This notebook describes a machine learning training workflow using the famous [NYC Taxi Dataset](https://www1.nyc.gov/site/tlc/about/tlc-trip-record-data.page). That dataset contains information on taxi trips in New York City.

In this exercise, you'll use `dask-cudf` to load a subset of the data and `cuml` to answer this classification question:

> based on characteristics that can be known at the beginning of a trip, will this trip result in a high tip?

## Use RAPIDS libraries

RAPIDS is a collection of libraries which enable you to take advantage of NVIDIA GPUs to accelerate machine learning workflows. This exercise uses the following RAPIDS packages:
    
* [`dask-cudf`](https://docs.rapids.ai/api/cudf/stable/dask-cudf.html): distributed `cudf` dataframes using Dask
* [`cuml`](https://github.com/rapidsai/cuml): machine learning training and evaluation, similar to `scikit-learn`

These libraries are already available in the `saturncloud/saturn-gpu` images by default. For more information on RAPIDS, see ["Getting Started"](https://rapids.ai/start.html) in the RAPIDS docs.

<hr>

## Initialize A Dask GPU Cluster

This tutorial uses multiple machines to show how to apply more computing resources to machine learning training. This is done with Dask. Saturn Cloud offers managed Dask clusters, which can be provisioned and modified programmatically.

The code below creates a Dask cluster using [`dask-saturn`](https://github.com/saturncloud/dask-saturn), the official Dask client for Saturn Cloud. It creates a cluster with the following specs:

* `n_workers=3` --> 3 machines in the cluster
* `scheduler_size='medium'` --> the Dask scheduler will have 4GB of RAM and 2 CPU cores
* `worker_size='g4dnxlarge'` --> each worker machine will have 4 CPU cores, 16GB of RAM, 16GB of GPU RAM, and 1 GPU

To see a list of possible sizes, run the code below.

In [None]:
import dask_saturn

dask_saturn.describe_sizes()

The `dask-saturn` code below creates two important objects: a cluster and a client.

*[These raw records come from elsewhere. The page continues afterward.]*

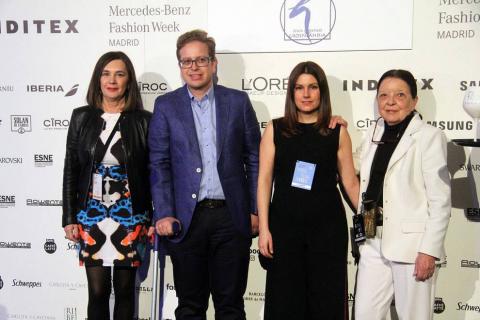 Álvaro Castejón (Alvarno) y Jesús Lorenzo (Groenlandia) presentaron sus colecciones este lunes en la pasarela madrileña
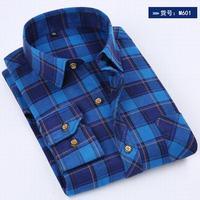 New Arrival Men Plaid Shirts Long Sleeve Cotton Man Casual Shirt Autumn Spring Men S Tops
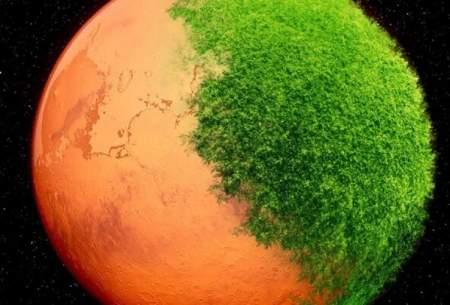 آیا ما در حقیقت مریخی هستیم؟!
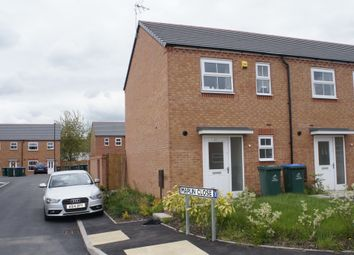 Thumbnail 2 bedroom semi-detached house to rent in Silver Birch Avenue, Canley, Coventry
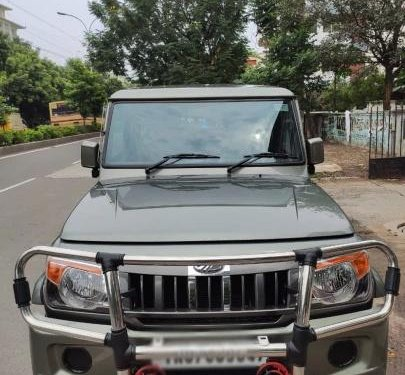 Used Mahindra Bolero ZLX BSIII 2019 MT for sale in Chennai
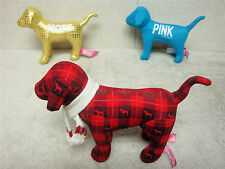 VICTORIA'S SECRET - LOT OF 3 - PINK DOGS COLLECTIBLES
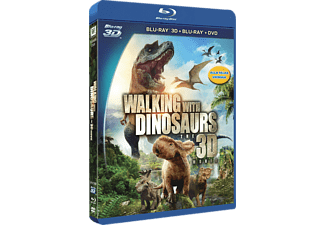 Walking with Dinosaurs Combo Familj Blu-ray + DVD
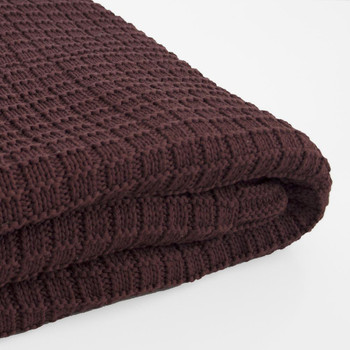 Chestnut Tanami Throw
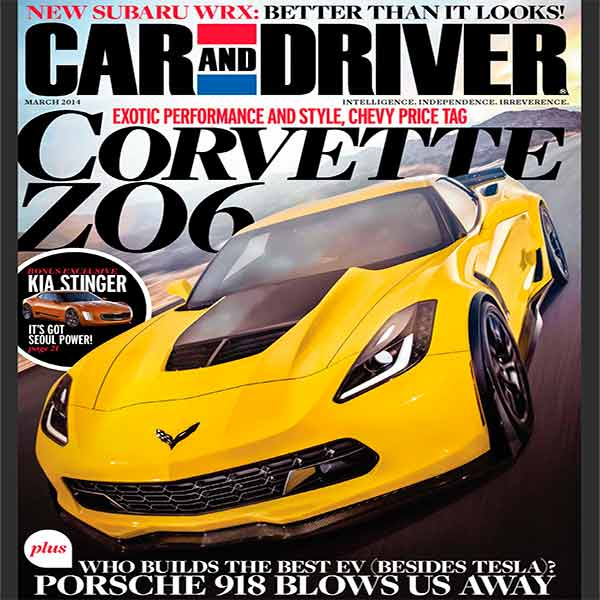free subscription to car and driver magazine freebies lovers. Black Bedroom Furniture Sets. Home Design Ideas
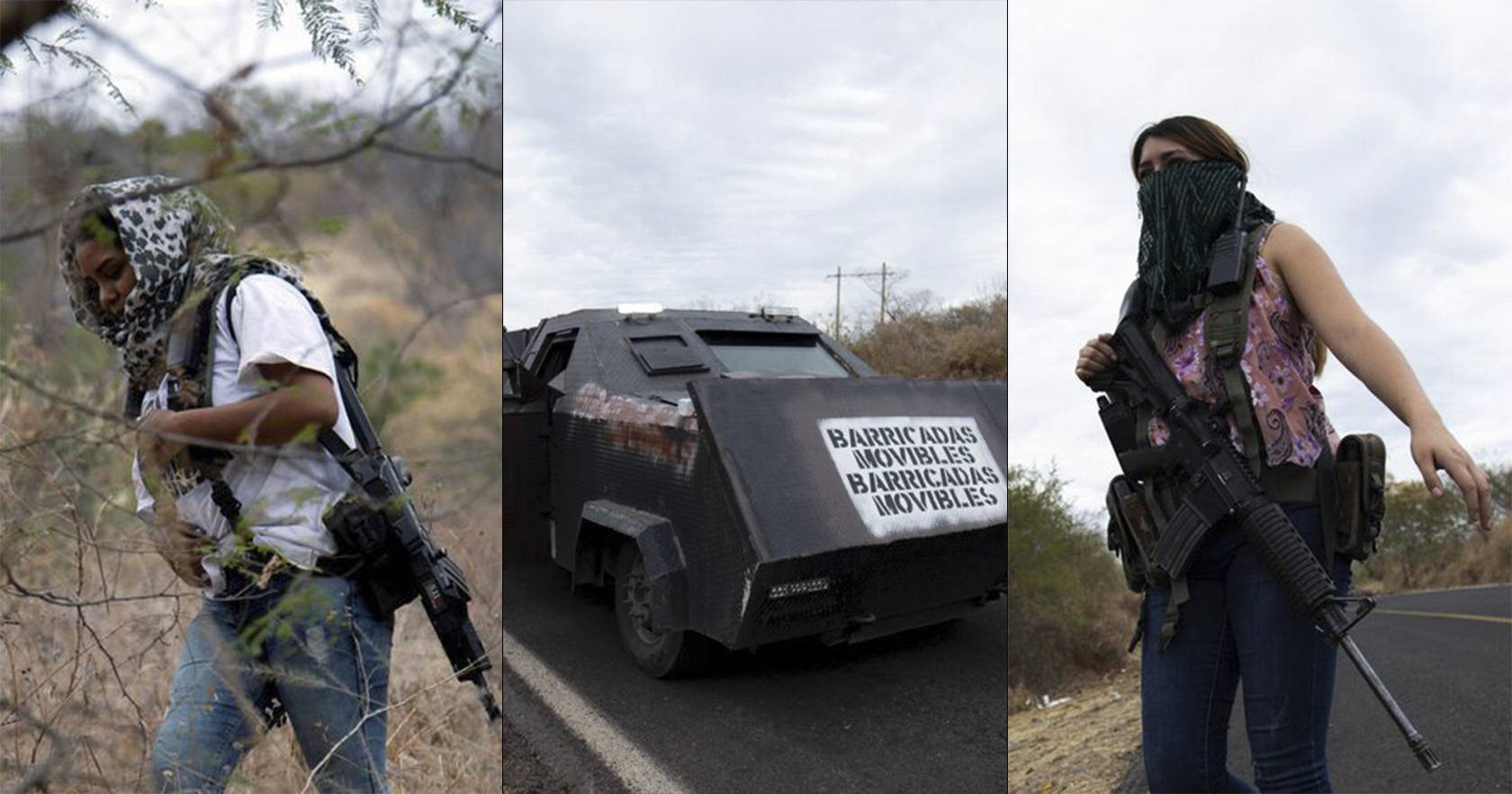 """Ni """"Autodefensas"""" ni """"Embarazadas"""", las Mujeres que decían ser Autodefensas en Michoacán son integrantes del Cartel de Los Viagras"""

* `cluster`: knows about and manages the scheduler and workers
    - can be used to create, resize, reconfigure, or destroy those resources
    - knows how to communicate with the scheduler, and where to find logs and diagnostic dashboards
* `client`: tells the cluster to do things
    - can send work to the cluster
    - can restart all the worker processes
    - can send data to the cluster or pull data back from the cluster

In [None]:
import dask
from dask.distributed import Client, wait
from dask_saturn import SaturnCluster

n_workers = 3
cluster = SaturnCluster(n_workers=n_workers, scheduler_size="medium", worker_size="g4dnxlarge")
client = Client(cluster)
cluster

If you created your cluster here in this notebook, it might take a few minutes for all your nodes to become available. You can run the chunk below to block until all nodes are ready.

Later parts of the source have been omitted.